Creative Users avoid Censorship

10. August 2009 – 08:39 by ZEG

Censorship in China is not new. The Chinese government has mandated to install specific filtering software, Green Dam, on every computer sold in the country. Companies that want to sell computers in China shall pre-install Green Dam which is supposed to protect children from inappropriate internet content. Of course, the software can also be used for different purposes, giving the Chinese government the possibility to monitor personal computers; in addition to the already operating so-called Great Firewall of China. Green Dam does not merely control the computer’s data, it might also cause fatal errors as the software code does not fit to quality standards and offers rather poor parental control options. “Given the resulting poor quality of the product, the large negative security and stability effects on the Chinese computing infrastructure and the intense backlash against the product mandate, the mandate may result in less government control.(OpenNet) It is probably for these reasons, that the mandate has temporarily been delayed to an unknown date. Even though, companies based in democratic countries already ship personal computers with the required software to China.

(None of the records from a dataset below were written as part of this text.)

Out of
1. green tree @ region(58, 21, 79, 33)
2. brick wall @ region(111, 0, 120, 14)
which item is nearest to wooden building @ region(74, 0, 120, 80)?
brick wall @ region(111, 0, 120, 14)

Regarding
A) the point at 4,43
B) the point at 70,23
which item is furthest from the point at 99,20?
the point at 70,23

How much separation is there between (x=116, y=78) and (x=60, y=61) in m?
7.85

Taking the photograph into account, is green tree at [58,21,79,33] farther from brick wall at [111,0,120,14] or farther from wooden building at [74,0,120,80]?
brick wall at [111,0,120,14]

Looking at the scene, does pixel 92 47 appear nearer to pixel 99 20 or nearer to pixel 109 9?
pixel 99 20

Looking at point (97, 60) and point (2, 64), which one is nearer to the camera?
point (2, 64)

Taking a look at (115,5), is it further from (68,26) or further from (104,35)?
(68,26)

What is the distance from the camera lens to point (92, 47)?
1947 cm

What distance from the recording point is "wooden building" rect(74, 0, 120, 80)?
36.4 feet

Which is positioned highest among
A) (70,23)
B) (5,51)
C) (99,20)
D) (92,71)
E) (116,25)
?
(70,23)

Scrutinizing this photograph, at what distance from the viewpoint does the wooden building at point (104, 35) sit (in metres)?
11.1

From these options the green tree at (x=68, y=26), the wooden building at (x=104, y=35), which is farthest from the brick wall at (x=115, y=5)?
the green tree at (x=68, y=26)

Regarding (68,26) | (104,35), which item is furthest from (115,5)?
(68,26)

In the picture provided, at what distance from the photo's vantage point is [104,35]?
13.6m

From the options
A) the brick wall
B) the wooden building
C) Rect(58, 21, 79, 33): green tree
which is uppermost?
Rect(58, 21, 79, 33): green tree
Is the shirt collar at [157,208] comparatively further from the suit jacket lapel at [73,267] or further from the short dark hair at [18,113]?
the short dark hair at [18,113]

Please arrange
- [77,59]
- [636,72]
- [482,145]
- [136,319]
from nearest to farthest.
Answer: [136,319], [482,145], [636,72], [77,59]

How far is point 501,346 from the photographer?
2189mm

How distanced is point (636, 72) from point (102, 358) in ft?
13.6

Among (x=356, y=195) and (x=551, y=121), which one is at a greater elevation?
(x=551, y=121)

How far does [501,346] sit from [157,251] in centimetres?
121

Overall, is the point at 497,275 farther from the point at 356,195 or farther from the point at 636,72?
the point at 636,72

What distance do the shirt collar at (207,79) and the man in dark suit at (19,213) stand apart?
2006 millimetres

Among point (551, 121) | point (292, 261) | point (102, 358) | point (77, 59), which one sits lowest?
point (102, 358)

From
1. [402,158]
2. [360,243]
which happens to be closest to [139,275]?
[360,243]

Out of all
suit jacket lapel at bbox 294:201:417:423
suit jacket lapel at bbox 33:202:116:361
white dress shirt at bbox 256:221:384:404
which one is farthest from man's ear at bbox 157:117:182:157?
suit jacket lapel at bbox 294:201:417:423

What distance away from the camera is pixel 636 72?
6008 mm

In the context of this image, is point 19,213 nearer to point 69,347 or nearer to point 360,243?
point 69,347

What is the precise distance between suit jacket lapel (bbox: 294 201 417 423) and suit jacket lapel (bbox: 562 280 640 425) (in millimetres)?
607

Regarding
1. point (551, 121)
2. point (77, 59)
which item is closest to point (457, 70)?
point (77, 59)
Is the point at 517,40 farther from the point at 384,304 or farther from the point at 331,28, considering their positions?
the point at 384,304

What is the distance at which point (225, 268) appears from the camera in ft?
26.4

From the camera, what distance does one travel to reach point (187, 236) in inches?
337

Regardless of the surveillance of the internet, Chinese internet users also found ways to avoid censorship. Chinese authorities do not tolerate officially inappropriate religious and political statements and want its citizens to behave according to national political correctness. Therefore, the language used in internet forums is monitored by Chinese agencies as vulgar expressions are not accepted. Creative users replace offensive language by similarly sounding expressions and mock official regulations. As a result, songs about the Grass Mud Horse (Chinese: cao ni ma) became amazingly popular on Chinese YouTube channels. The animal that has its natural habitat in the Gobi Desert (ge bi) is similarly pronounced as the very vulgar Chinese expression cao ni ma ge bi.